Задумавшись о геополитических аспектах баскской гастрономии, я чуть не пропустил десерта — простого, как снежок, шарика мороженого. Оно оказалось ни сладким, ни соленым, а сырным, но я уже ничему не удивлялся.
Люди дождя
Будучи холериком от природы и по профессии, я всегда жалел, что не родился англичанином, ибо, поверив Жюлю Верну, всегда считал их флегматиками. Завидуя не столько государственной истории, сколько национальному темпераменту, я не соблазнялся паллиативами вроде эмиграции. Мне хотелось быть англичанином, а не стать им.
Конечно, и эта мечта не обошлась без истории. Лучше всего Англии удался ХIХ век, который она назвала — и сделала — викторианским. С тех пор этот умеренный идеал, заменив собой героическую античность, у всех породил ностальгию по чужому прошлому. Эта — приснившаяся — Англия напоминает маскарадную викторианскую готику, удачно проявившую себя лишь в курортной архитектуре. В такую Англию хочется играть. Не случайно, думаю я, сюда тянутся разбогатевшие, как в сказке, новые русские — в детстве мы все читали одни и те же книжки.
Раньше, однако, я ни с кем не делился британской фантазией, считая ее интимной. Теперь мне уже все равно.
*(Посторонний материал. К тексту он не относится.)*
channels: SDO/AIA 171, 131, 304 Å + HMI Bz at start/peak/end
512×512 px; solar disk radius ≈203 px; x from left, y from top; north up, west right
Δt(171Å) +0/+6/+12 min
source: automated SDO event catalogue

Прожив треть века за границей, я разменял чувство принадлежности на мириады разнообразных привязанностей. Из родного у меня остался язык — и смутная география: дома я себя чувствую там, где моросит. Англичане, как-то пришло мне в голову, люди дождя. Окруженные водой, они потребляют ее в жидком, туманном и твердом состоянии — в коктейлях.
Дело еще и в том, что в юности британцев я встречал только на парадных портретах, где у них были одутловатые лица, блеклая кожа и водянистые глаза цвета нашего — Балтийского — моря. Долговязая английская красота проявляется лучше в лошадях, чем в женщинах, но удачнее всего — в собаках. Британские художники, считавшие бестактным приукрашивать модель, брали свое щенками.
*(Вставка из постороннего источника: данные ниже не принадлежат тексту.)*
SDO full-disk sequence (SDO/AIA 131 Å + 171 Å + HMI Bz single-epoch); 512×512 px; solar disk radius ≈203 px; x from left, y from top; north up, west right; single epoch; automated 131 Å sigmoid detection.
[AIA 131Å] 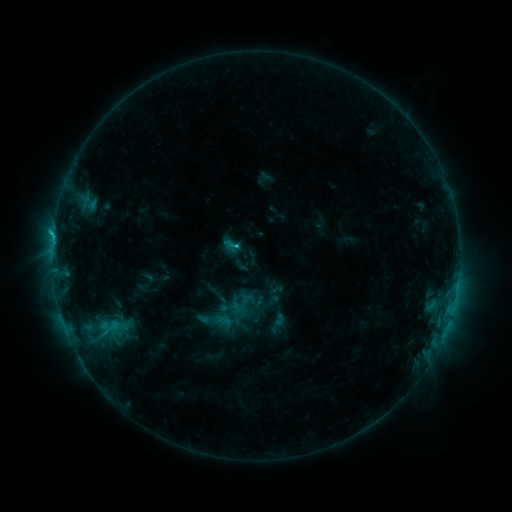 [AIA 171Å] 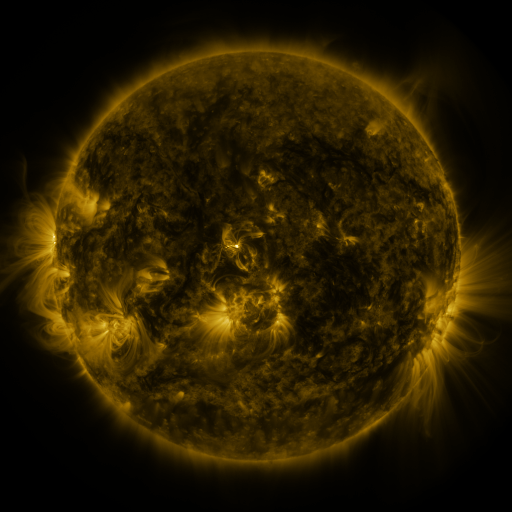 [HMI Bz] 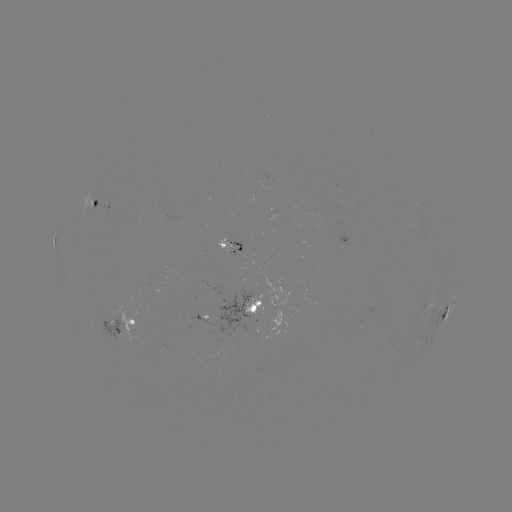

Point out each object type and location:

«Любой картине, — сказал Сэмюэль Джонсон, — я предпочту портрет знакомой собаки».
Что и неудивительно: псам идет поджарость, чего не скажешь о дамах: бледные, как спаржа, они, кажется, с трудом несут легкий груз своих прелестей.
«Все здесь, — вычитал я у Тацита про островитян, — медленно созревает, но быстро растет по причине чрезмерной влажности». Видимой ее делает туман. Это осевшее на земле облако служит нематериальным и бесспорным свидетельством небесных процессов, чем напоминает религию. Англичане туманом гордятся, иностранцы — любят за то, что он упраздняет достижения первой индустриальной державы, успешно скрывая их.
Но дождь я люблю еще больше. Во время каникул он означал свободу: можно было не ехать на пляж, а сидеть дома наедине с собакой Баскервилей (у нее был мой темперамент). Только с годами я понял, чем меня соблазняет скверная погода: дождь остраняет крышу, даже если она — зонтик. Когда по его складному потолку барабанят капли, мы слышим музыку цивилизации.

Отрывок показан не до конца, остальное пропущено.